Use this option to combine CSV samples and JPEG images from a base folder, with per-sample outputs specified next to the paths. The dictionary must be a CSV-formatted file saved with the “.txt” extension, all paths to the sample files are relative to the dictionary file.

Base folder and allowed file types

Base: Root of the dataset folder tree
Allowed file types:
- CSV files: Must represent a single sample per file (exactly one row)
- JPEG images: Only .jpeg files are supported
Not supported: NPY and other image types (e.g., .jpg, .png)

Dictionary file format:

CSV-formatted text file use to enumerate samples and outputs.
Ignore empty lines and lines starting with #
Each non-empty and non-commented line:
- First field: path relative to the base folder (no absolute paths; must not escape the base).
- Remaining fields: numeric output values (if outputs are used).
The file is always parsed as comma-delimited with optional spaces after commas.
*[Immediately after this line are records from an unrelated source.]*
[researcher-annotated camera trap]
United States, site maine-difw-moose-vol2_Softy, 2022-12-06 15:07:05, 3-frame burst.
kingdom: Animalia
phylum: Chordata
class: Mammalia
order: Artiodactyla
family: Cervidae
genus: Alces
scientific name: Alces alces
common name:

Examples: Input-only (no outputs):


data/sample_01.csv
images/img_0001.jpeg

Paired (outputs after the path):


data/sample_02.csv, 0.0
images/img_0002.jpeg, 1.0, 0.2, 0.3

Sample constraints

CSV entries: Each referenced CSV file must contain exactly one row.
JPEG entries:
- Images are resized to the target resolution and channel count:
  - If channels = 1, converted to grayscale; otherwise converted to RGB (3 channels)
- Pixel values are normalized to [0, 1]
- Shape of each image sample before batching: [height, width, channels]
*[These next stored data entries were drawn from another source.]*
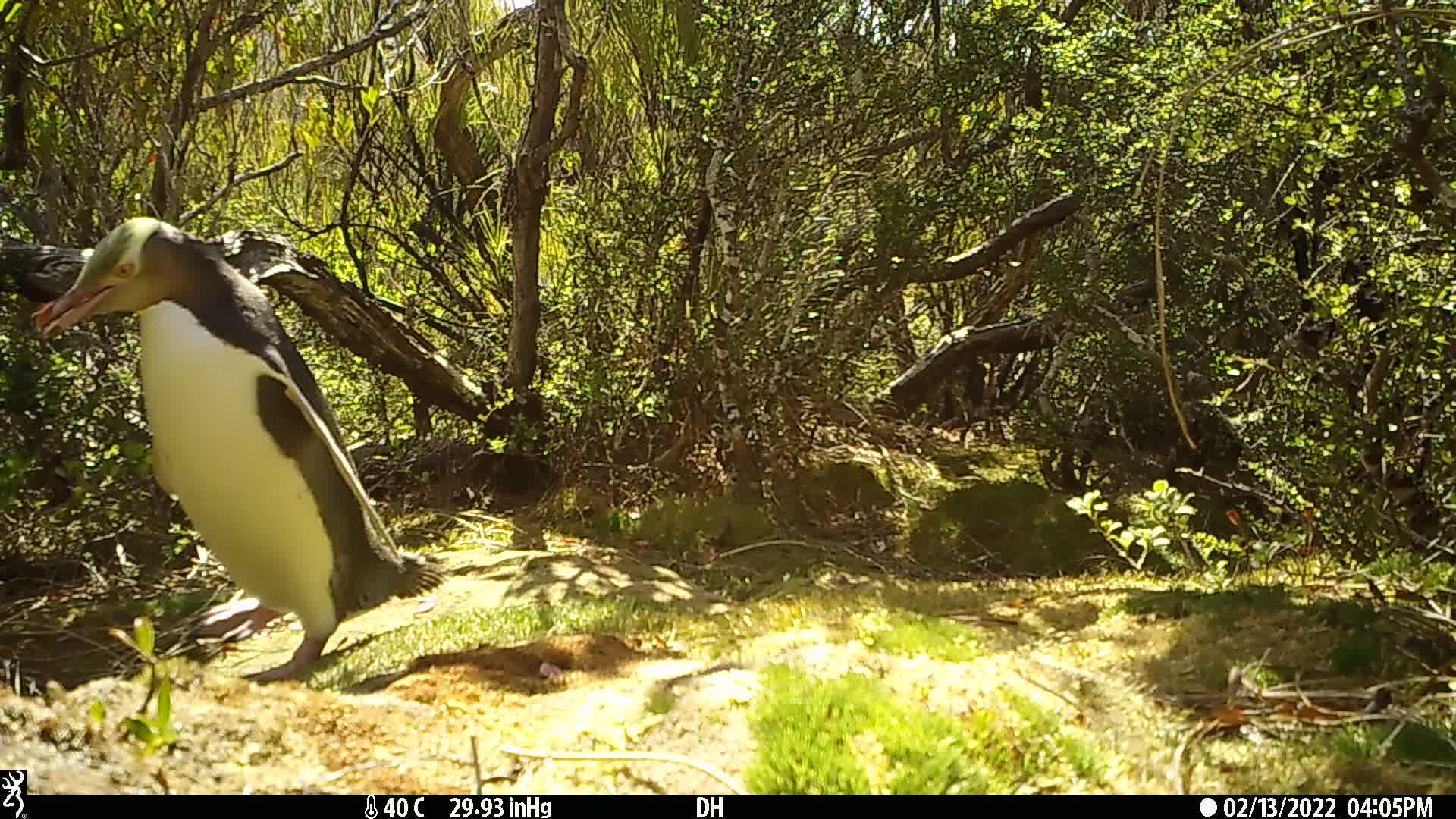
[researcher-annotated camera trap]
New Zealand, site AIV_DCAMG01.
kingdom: Animalia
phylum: Chordata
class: Aves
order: Sphenisciformes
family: Spheniscidae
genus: Megadyptes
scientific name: Megadyptes antipodes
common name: yellow-eyed penguin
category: yellow eyed penguin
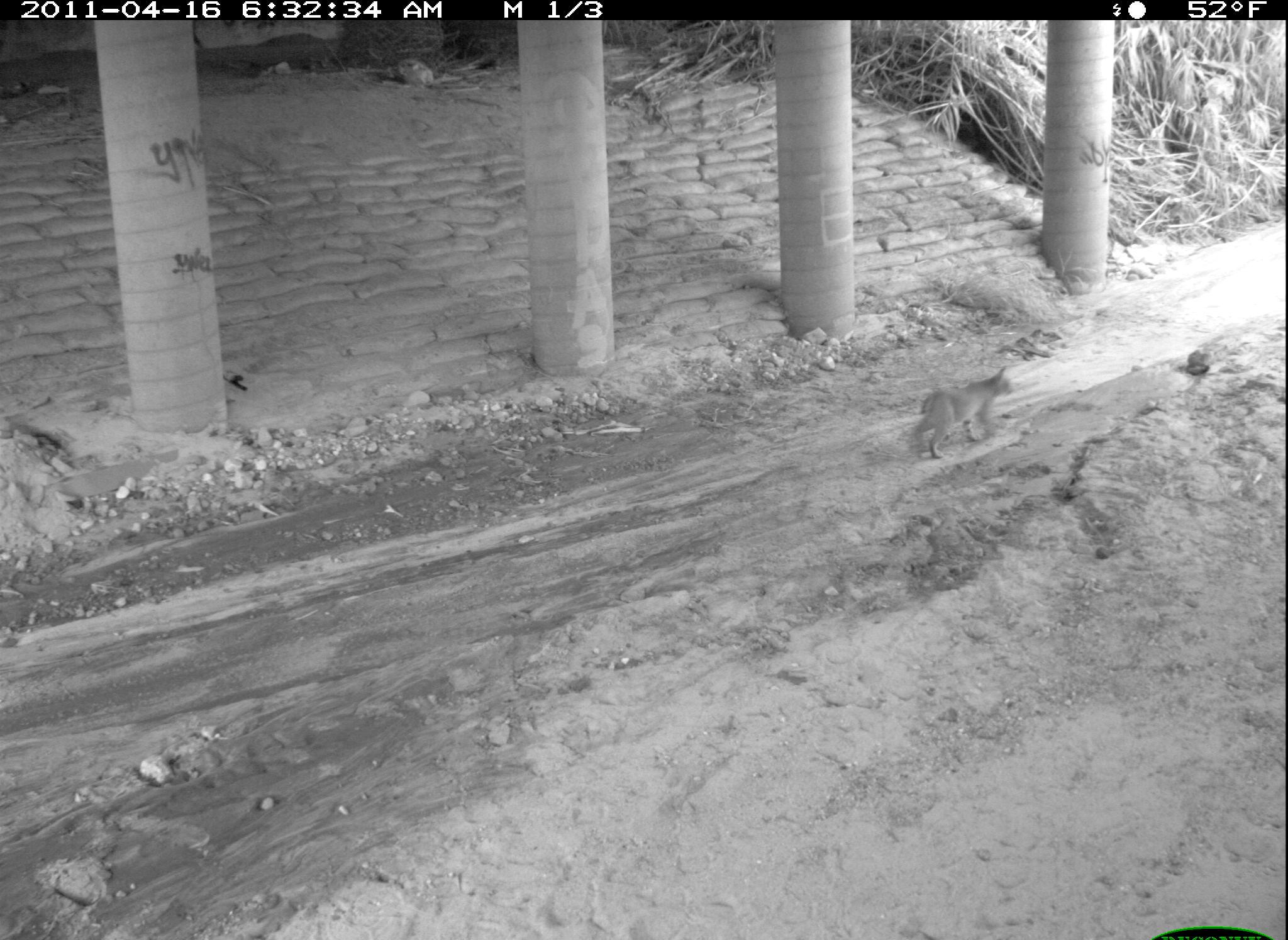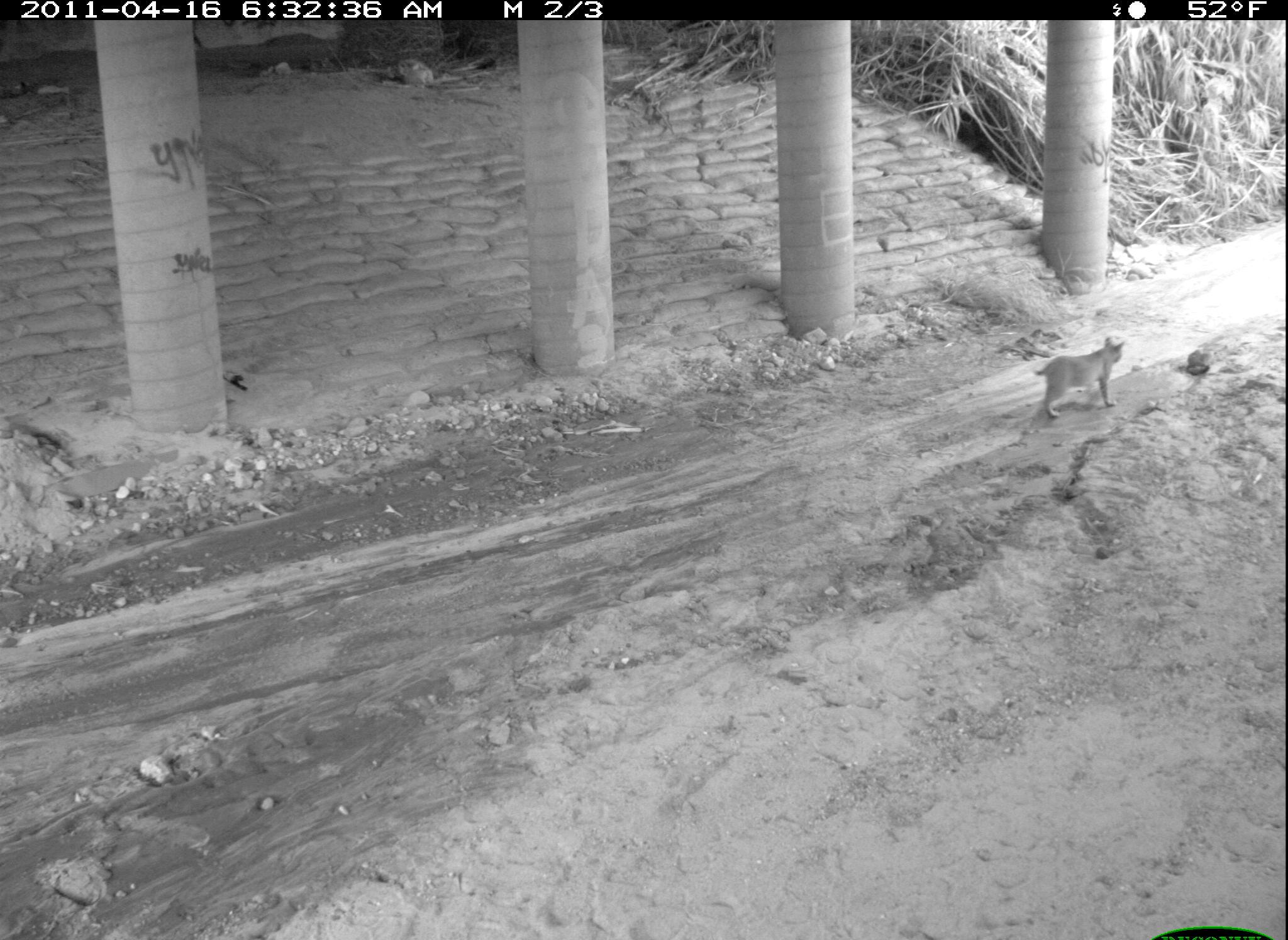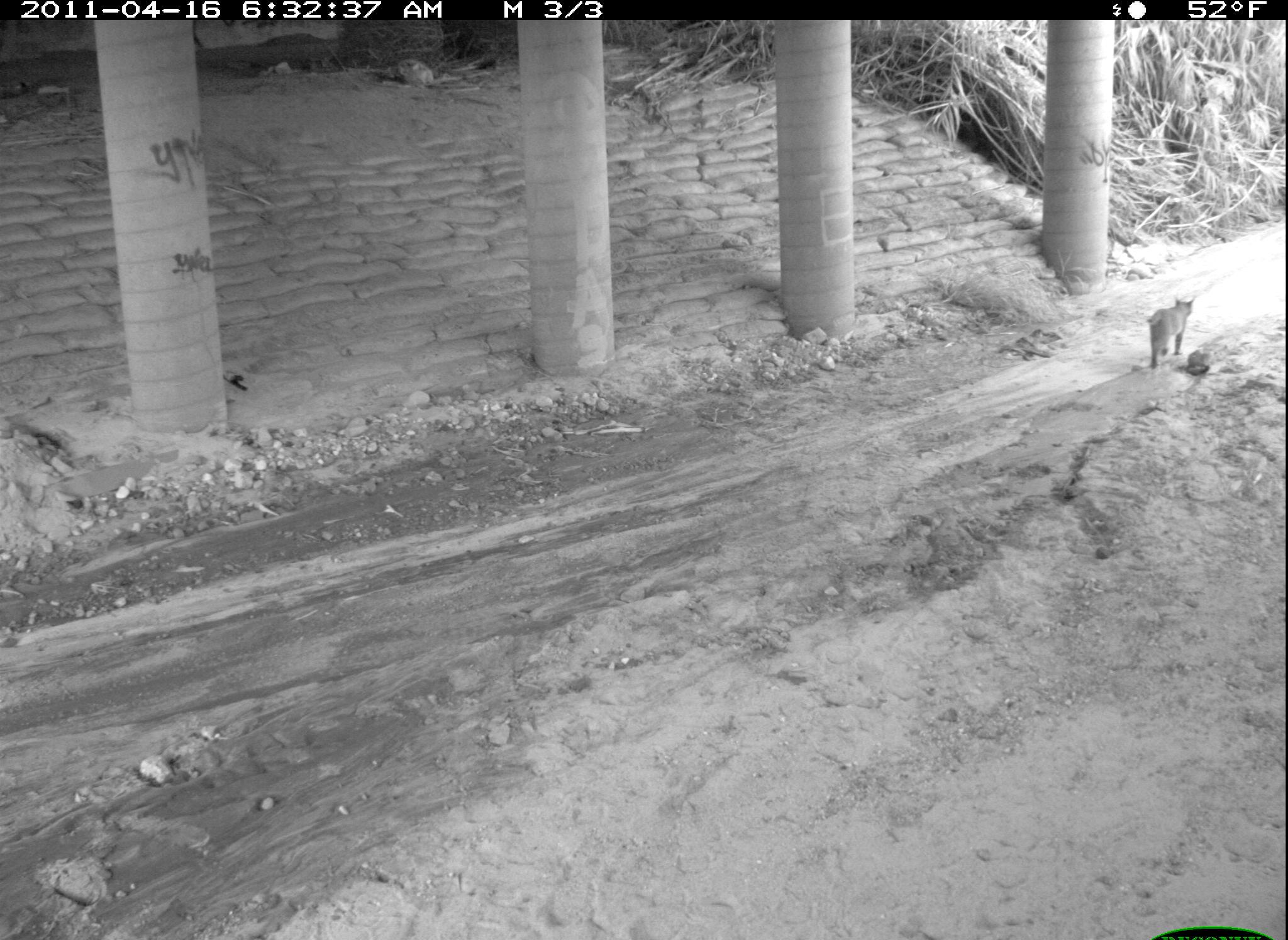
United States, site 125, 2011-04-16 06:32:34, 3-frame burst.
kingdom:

Outputs in dictionary rows

If outputs are used, the values following the path must be numeric (floats).
For multi-dimensional outputs, provide flattened values in row-major order
Total count must match the product of the expected output shape

Shapes and Validation

Feature shapes:
- Flattened CSV: [N, flattened_input_size] reshaped to [N] + input_shape_dims.
- JPEG (folder with dictionary): [N, H, W, C].
Output shapes (paired): reference outputs must be reshapeable to [N] + output_shape.
Dtypes: All inputs and outputs are processed as float32.

Quick checklist

Headers in CSVs: If a header is present, it is detected and skipped automatically.
Single-row CSVs in dictionary mode: CSV files referenced by the dictionary must contain exactly one row (one sample).
JPEG-only for images: Only .jpeg files are supported for images in recursive folder mode.
Relative paths in dictionary: Paths must be relative to the base folder and must not escape it (no .. traversal and no absolute paths).